=== WHAT YOU NEED TO DO ===
Search through the entries for the word "thomsonii" and copy every line that has it.

----------

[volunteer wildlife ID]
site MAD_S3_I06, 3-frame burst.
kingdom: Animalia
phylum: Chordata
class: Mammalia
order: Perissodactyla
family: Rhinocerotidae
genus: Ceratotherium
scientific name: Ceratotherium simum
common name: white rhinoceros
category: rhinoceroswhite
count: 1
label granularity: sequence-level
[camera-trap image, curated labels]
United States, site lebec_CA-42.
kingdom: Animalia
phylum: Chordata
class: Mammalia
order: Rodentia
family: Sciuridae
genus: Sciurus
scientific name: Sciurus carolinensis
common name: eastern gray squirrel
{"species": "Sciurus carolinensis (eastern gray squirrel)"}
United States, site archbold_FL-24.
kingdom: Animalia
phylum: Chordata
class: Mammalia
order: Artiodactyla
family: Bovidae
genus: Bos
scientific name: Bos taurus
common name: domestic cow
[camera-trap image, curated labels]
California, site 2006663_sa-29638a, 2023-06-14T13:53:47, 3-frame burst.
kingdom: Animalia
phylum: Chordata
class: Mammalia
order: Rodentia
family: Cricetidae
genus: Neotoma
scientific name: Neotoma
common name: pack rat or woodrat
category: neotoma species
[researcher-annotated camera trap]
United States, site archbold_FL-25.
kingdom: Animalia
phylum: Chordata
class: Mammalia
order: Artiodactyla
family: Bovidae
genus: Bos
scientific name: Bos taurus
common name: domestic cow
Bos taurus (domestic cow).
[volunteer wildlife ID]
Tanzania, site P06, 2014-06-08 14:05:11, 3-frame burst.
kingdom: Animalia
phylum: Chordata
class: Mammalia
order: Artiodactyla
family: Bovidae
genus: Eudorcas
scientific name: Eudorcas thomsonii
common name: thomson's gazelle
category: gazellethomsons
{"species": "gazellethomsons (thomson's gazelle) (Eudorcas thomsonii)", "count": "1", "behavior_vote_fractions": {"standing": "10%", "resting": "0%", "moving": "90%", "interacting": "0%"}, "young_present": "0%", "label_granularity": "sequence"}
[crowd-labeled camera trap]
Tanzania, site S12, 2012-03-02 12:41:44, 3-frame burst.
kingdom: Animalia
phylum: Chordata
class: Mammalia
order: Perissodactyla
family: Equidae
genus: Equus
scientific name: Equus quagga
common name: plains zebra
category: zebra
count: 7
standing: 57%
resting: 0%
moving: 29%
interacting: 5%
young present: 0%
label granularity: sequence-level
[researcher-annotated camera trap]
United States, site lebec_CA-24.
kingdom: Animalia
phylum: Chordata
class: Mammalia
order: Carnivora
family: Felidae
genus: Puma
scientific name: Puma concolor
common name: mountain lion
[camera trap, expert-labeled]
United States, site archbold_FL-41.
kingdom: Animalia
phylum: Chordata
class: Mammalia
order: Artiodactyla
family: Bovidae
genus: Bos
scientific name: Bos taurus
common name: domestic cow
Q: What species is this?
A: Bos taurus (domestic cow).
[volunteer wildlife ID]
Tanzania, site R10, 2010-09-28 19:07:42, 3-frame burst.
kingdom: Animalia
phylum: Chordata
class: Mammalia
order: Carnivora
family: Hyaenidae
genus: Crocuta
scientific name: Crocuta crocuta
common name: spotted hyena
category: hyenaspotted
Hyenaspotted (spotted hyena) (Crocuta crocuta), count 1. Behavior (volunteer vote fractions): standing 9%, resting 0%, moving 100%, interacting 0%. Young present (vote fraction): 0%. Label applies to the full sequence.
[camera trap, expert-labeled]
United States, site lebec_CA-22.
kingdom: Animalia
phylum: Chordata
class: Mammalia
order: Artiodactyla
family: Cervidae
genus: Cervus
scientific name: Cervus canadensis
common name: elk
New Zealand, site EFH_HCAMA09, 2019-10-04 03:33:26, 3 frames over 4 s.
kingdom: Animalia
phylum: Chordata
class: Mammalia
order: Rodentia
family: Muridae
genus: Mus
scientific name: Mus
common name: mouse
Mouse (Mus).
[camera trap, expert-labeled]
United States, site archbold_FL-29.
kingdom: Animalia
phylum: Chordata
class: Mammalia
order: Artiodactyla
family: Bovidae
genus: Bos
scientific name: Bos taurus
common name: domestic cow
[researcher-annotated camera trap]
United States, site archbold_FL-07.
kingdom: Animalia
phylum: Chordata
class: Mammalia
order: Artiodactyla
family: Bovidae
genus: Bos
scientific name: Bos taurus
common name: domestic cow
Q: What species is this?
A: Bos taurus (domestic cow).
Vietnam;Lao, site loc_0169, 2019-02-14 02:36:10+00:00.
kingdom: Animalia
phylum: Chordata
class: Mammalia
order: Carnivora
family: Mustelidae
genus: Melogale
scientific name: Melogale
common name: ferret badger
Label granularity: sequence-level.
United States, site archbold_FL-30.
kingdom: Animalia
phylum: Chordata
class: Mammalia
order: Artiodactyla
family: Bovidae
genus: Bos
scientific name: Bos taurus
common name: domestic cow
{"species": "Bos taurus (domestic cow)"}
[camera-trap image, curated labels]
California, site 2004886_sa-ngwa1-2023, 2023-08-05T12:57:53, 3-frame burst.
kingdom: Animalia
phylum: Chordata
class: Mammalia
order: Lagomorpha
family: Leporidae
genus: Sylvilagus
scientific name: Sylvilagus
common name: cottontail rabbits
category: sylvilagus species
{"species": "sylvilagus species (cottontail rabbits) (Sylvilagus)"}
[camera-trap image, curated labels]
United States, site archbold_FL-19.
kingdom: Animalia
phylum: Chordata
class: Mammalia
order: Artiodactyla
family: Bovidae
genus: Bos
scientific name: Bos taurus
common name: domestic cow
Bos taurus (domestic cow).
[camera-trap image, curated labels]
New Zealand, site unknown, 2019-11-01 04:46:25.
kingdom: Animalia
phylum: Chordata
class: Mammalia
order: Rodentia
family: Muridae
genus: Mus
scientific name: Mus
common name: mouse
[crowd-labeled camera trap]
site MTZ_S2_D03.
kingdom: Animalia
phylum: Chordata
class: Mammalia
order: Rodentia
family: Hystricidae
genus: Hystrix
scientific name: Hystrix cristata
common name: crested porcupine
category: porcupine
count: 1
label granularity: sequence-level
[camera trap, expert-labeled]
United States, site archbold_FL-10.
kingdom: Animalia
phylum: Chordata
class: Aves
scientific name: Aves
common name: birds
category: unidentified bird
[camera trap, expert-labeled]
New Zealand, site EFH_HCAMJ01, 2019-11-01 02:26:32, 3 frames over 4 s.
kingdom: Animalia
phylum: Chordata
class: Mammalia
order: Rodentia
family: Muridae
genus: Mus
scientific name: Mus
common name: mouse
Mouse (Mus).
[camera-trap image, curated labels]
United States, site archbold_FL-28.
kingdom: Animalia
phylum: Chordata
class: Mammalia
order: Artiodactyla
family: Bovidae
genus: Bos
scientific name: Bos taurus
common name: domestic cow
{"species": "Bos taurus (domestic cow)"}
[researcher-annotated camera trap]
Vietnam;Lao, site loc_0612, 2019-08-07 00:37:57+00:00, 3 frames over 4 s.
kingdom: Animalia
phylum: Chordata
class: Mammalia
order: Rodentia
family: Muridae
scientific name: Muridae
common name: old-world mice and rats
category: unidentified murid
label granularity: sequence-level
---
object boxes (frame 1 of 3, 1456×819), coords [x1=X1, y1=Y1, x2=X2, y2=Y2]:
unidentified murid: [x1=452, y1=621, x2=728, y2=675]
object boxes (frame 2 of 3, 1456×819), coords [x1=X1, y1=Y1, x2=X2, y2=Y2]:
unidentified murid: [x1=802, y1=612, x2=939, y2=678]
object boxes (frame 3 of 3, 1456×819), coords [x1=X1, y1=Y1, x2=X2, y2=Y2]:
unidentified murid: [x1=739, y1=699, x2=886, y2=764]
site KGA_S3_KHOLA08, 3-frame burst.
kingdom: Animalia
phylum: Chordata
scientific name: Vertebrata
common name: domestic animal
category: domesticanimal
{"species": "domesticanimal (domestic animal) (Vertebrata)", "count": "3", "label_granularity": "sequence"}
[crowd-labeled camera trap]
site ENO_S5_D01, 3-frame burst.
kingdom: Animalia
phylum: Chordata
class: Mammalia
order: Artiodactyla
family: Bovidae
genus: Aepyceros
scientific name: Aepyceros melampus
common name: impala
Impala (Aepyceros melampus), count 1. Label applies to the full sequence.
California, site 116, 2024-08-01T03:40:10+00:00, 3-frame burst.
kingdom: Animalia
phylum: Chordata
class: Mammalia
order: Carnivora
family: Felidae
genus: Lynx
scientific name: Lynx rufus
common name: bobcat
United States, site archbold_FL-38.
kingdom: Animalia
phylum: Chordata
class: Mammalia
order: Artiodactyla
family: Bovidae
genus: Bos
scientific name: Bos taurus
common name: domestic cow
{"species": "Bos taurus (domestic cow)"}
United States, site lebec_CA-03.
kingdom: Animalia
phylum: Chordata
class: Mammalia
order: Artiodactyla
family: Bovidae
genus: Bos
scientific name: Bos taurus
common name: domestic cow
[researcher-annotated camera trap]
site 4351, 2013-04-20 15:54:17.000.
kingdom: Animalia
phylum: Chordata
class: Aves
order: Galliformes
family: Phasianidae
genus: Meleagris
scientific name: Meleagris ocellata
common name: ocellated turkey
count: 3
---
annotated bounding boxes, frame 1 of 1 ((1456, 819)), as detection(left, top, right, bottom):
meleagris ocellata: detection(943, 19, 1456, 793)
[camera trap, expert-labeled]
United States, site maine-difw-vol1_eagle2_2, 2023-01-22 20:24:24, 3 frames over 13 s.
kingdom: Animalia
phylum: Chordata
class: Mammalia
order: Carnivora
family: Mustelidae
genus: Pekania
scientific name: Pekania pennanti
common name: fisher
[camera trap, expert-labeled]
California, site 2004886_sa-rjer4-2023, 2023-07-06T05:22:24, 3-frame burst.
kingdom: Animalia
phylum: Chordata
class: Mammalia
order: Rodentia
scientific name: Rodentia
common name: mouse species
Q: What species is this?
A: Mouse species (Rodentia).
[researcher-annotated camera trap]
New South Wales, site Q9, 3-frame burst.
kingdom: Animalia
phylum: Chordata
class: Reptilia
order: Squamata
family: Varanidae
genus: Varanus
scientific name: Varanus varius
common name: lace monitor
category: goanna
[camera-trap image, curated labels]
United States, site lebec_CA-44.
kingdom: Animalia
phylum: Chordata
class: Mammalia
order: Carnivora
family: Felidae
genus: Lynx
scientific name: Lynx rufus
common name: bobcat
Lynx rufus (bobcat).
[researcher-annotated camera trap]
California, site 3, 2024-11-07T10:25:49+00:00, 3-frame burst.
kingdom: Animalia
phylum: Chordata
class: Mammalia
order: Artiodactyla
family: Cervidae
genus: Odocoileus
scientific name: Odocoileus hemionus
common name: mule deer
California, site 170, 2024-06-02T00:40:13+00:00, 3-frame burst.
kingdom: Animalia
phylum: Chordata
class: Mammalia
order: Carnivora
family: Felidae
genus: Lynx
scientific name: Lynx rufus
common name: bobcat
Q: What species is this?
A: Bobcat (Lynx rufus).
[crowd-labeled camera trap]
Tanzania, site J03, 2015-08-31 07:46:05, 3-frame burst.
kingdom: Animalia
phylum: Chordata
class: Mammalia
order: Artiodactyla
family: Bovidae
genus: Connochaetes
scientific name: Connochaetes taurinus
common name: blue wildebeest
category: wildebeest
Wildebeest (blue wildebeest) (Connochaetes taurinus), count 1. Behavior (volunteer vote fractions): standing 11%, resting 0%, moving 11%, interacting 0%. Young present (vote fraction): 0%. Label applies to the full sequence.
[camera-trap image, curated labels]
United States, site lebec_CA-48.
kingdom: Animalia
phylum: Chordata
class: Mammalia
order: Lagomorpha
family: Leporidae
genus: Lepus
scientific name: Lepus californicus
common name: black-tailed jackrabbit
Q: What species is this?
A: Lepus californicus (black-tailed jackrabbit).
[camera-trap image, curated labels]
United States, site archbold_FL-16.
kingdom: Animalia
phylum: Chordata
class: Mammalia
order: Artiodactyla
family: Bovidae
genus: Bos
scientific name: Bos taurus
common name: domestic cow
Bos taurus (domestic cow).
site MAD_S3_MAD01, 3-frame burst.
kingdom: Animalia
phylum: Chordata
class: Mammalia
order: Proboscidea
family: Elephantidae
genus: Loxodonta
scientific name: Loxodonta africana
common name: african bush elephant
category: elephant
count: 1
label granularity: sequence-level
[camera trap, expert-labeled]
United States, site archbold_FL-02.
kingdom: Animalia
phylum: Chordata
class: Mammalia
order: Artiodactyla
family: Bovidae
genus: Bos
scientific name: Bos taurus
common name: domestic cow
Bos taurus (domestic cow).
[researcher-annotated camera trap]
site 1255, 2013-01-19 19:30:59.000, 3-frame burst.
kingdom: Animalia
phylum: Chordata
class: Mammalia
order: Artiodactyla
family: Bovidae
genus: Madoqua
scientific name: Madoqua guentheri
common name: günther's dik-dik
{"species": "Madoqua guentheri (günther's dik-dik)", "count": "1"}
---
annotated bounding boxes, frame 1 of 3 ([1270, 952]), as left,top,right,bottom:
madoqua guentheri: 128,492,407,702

----------

=== RESPONSE BELOW ===
scientific name: Eudorcas thomsonii
{"species": "gazellethomsons (thomson's gazelle) (Eudorcas thomsonii)", "count": "1", "behavior_vote_fractions": {"standing": "10%", "resting": "0%", "moving": "90%", "interacting": "0%"}, "young_present": "0%", "label_granularity": "sequence"}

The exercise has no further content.